The household assembled, even too skinny, ill-dressed Mr Cuthpursth and his associates. Princess Harlick stood on the flight of steps leading down from the first landing and coughed loudly. Interestingly, half the room still turned towards Countess Maddentha, who was not only Harlick’s Chief Lady-in-Waiting but her Comptroller of the Household, appointed by Prince Uthor. Princess Harlick began speaking anyway. “You’ve probably all noticed that the city has been invaded by Jorlich forces. It is as much a surprise to me as it is to you. From what I know of my birth land’s military tactics, we can expect a small ground force to arrive here momentarily. Their aim will be to secure and protect me, as a Jorlich princess, and my children who are not only the Jorlich king’s grandchildren but heirs to your king, their other grandfather. It is my intention that no-one will die in this process. To that end, Mr Cuthpursth, I intend to introduce you and your people as my children’s personal security detail. That will mean that you won’t have to explain your equipment and you may be able to retain at least part of your personal armament.”
Mr Cuthpursth, the sleeves of his suit jacket a shade too tight and shorter than the shirt underneath it, said, “Thank you, Your Highness, but this is a tower. We could hold out until relief comes from Caer Dubhal.”
“Even if we don’t assume that Caer Dubhal and Caer Lough have already been taken or neutralised, and I do,” the assembled household began to whisper among themselves, “could you defend against entry through the ground floor, the terrace and the roof top all at once?”

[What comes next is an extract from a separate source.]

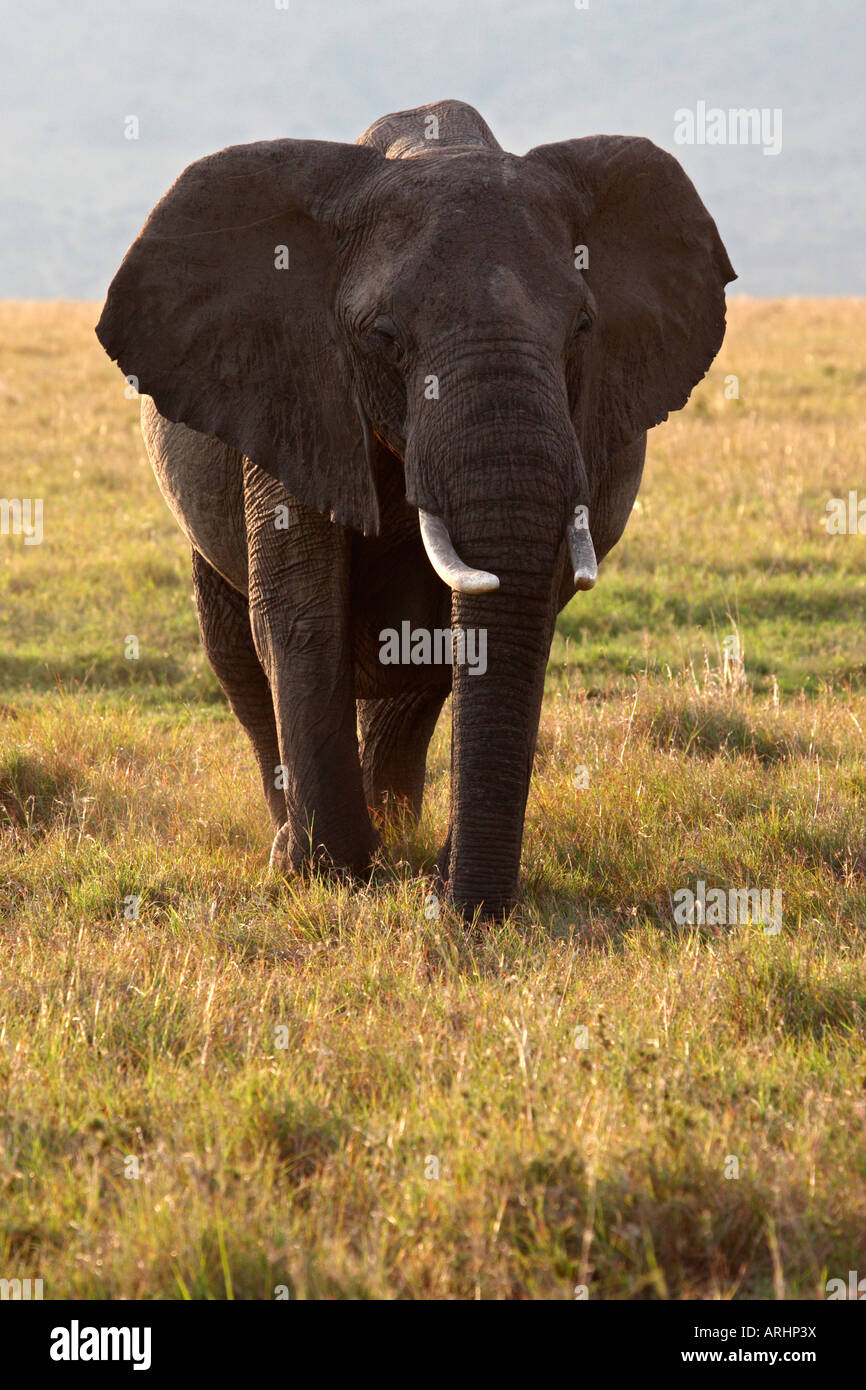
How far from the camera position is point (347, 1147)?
3.58 metres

Countess Maddentha spoke up. “Do you know what your father’s people will send here?”
Harlick turned towards her and replied, “I can make an educated guess.”

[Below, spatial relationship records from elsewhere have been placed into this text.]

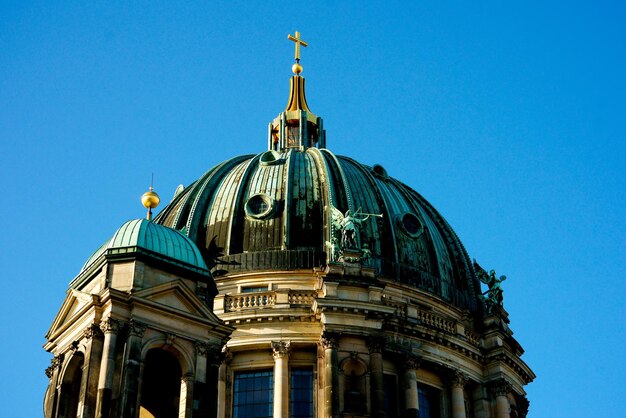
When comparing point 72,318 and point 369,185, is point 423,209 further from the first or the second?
point 72,318

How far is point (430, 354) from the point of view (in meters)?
43.8

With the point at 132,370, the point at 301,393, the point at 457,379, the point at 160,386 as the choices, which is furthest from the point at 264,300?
the point at 132,370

Jorlich troops arrived at Princess Harlick’s tower within a quarter of an hour of the end of her speech. With an apparent flair for the dramatic, the door was flung open and men in armour entered. Not men in chain mail and plate covered by surcoats, but metal forms that could be presumed to hold men because of their shape and size but with no gaps or openings to allow one to see who was inside. The black one with inscribed silver designs who seemed to be their leader came forward and knelt on one knee before Princess Harlick.

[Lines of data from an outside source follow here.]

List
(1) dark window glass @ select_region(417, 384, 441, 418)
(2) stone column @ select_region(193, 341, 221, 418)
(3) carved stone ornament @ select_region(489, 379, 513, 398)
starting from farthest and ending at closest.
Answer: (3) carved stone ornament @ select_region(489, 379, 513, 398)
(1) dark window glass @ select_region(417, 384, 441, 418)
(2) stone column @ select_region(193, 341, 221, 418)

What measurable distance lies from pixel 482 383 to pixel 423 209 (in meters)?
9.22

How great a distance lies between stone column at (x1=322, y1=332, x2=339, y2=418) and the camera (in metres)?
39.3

“Your Highness,” the figure’s masculine voice filled the Grand Foyer, “I and the platoons under my command have been sent by His Majesty, your father, to ensure the safety of you and all your household.”
Princess Harlick read the soldier’s rank from the engraved insignia in the armour and replied, “Battle Captain, please stand. I’m sure we are all grateful for my father’s solicitude.”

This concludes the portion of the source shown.